Bil’s rating (out of 5): BBB.5.
United Kingdom, 1937. London Film Productions. Screenplay by John Collier, collaboration with Ákos Tolnay, Marcia De Silva, based on the story Toomai Of The Elephants by Rudyard Kipling. Cinematography by Osmond Borradaile. Produced by Alexander Korda. Music by John Greenwood. Production Design by William Hutchinson. Film Editing by Charles Crichton.
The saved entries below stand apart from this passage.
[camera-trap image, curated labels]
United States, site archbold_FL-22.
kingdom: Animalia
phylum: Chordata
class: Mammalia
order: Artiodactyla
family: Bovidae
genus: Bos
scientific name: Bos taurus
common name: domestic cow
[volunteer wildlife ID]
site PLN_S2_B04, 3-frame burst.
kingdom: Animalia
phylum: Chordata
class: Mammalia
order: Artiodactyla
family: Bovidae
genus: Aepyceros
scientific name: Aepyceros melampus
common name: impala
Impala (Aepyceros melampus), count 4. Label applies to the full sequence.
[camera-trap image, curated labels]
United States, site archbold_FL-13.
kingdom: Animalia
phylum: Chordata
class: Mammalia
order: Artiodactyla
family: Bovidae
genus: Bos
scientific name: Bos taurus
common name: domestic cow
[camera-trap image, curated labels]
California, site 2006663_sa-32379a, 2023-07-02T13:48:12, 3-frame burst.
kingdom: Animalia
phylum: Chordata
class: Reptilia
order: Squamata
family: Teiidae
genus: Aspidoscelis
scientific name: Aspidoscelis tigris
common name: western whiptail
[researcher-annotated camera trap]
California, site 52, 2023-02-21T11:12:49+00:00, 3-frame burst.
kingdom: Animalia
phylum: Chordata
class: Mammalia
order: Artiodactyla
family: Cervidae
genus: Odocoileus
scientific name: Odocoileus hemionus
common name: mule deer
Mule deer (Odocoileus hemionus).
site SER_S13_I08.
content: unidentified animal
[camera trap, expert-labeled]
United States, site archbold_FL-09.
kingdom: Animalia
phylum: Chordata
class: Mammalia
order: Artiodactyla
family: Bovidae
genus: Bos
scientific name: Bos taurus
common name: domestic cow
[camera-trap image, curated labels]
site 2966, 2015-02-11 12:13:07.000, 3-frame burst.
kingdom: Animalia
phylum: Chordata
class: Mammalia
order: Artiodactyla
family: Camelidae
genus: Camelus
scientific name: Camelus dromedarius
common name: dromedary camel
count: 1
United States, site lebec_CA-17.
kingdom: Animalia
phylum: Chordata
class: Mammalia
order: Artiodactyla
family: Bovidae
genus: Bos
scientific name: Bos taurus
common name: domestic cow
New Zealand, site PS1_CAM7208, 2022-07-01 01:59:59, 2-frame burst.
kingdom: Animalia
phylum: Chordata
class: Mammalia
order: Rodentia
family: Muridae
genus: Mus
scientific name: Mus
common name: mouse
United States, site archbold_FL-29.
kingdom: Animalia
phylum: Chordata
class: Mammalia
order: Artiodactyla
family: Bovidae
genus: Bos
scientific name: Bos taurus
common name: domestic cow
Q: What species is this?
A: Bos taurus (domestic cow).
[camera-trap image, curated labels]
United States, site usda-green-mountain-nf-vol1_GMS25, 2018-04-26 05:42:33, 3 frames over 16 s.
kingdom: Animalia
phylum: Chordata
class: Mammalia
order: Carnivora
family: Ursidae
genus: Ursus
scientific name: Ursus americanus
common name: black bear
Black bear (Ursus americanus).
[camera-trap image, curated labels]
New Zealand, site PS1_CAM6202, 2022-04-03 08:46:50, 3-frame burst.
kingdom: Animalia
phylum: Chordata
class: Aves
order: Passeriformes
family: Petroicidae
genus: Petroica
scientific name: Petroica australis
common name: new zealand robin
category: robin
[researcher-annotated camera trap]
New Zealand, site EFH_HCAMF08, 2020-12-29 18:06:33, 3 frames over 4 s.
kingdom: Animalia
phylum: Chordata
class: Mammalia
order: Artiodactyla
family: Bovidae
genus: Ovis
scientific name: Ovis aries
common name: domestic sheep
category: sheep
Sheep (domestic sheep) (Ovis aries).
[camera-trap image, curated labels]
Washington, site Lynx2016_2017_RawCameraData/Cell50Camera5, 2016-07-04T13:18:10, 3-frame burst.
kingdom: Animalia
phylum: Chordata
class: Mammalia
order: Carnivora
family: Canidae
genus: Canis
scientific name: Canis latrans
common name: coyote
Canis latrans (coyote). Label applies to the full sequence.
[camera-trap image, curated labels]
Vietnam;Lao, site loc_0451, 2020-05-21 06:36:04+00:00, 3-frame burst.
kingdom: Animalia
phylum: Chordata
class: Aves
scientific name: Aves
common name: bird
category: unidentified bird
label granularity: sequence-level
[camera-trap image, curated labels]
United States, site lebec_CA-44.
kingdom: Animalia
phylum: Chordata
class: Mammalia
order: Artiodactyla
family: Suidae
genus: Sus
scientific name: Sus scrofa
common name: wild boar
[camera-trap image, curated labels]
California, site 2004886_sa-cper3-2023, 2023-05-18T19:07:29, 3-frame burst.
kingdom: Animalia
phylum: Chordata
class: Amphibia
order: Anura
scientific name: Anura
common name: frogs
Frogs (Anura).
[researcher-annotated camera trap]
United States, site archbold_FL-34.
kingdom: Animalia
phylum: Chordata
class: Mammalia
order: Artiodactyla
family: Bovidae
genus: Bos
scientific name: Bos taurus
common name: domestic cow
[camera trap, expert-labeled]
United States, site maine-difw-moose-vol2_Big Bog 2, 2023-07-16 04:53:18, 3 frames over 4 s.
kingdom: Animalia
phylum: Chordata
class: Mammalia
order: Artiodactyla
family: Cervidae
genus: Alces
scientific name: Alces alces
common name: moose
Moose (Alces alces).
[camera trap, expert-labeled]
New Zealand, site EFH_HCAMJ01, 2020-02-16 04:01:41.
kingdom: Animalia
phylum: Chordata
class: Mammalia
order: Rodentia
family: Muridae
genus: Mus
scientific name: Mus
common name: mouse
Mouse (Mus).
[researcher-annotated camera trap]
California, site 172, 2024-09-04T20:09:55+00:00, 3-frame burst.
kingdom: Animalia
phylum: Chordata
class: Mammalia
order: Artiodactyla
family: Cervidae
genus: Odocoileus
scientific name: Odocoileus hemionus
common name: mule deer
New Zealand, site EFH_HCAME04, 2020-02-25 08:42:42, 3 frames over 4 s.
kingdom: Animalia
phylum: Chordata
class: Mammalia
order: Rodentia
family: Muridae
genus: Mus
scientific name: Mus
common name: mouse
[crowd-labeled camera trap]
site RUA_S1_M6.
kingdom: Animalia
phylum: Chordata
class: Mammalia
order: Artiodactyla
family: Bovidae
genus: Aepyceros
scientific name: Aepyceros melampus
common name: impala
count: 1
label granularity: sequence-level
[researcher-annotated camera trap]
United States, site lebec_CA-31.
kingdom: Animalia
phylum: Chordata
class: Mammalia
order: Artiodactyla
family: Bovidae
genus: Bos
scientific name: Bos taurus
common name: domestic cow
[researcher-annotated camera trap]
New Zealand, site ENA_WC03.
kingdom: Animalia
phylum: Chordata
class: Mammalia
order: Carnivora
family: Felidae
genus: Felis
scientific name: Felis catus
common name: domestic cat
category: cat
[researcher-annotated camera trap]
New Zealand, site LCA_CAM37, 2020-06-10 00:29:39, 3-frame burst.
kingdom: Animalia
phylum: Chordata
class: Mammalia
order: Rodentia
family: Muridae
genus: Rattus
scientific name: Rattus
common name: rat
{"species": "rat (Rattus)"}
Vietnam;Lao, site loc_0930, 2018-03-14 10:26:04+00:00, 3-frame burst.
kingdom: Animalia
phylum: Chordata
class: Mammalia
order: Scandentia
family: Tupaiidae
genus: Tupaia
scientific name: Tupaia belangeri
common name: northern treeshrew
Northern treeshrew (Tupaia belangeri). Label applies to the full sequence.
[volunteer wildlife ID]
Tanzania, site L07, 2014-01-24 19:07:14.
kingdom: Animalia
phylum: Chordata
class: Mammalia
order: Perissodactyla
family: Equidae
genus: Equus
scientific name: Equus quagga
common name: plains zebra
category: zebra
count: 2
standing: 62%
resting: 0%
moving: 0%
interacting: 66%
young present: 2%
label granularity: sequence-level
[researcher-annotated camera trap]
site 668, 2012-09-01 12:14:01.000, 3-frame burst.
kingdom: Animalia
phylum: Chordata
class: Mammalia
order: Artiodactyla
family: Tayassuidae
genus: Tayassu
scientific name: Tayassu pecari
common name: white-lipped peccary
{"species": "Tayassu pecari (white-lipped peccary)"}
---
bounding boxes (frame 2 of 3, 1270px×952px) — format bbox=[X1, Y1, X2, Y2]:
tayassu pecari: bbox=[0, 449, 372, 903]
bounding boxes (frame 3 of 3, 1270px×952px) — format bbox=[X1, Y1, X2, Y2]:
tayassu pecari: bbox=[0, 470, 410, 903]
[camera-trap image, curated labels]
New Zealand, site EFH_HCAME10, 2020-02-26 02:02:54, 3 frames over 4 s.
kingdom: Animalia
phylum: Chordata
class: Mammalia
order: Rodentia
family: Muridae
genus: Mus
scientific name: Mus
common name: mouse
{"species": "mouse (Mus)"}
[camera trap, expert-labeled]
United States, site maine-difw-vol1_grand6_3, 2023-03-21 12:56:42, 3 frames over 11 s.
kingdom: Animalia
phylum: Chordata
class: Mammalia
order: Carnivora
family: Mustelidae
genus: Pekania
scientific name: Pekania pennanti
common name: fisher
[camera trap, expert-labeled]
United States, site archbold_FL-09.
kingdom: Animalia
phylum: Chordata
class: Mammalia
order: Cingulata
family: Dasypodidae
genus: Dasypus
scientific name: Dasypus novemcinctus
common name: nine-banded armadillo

Sabu deservedly became a star when this sweetly fun adventure became a hit with children the world over. Himself an elephant driver who had never seen a film before, Sabu’s unselfconscious acting and charming appearance are put to good use in the role of Toomai, Rudyard Kipling’s little hero. After his father is hired by English hunter Petersen (Walter Hudd) to round up wild elephants meant to be put to work in human service, Toomai is devastated to lose his parent to a wild tiger (not the last time Sabu would lose a parent this way in a film). He and his own giant, faithful pachyderm companion remain with Petersen and his crew, insisting that he knows where to find more of the great creatures whose like has not recently been seen in their usual stomping grounds. The other men in Petersen’s retinue laugh at his childish naivete, disbelieving in the myth of elephants dancing in the jungle, but we know they are wrong to mistrust this wise and good hearted lad. The plot is a thimble’s worth of narrative to hang the adventure on, but the vast amounts of gorgeous footage (mostly shot by “documentarian” Robert Flaherty in India) makes for a terrific viewing experience. The film led to super stardom for its adolescent star, who promoted the jingoistic, colonial view of his nation in many more (politically lamentable, but wonderfully enjoyable) adventures in the years to come.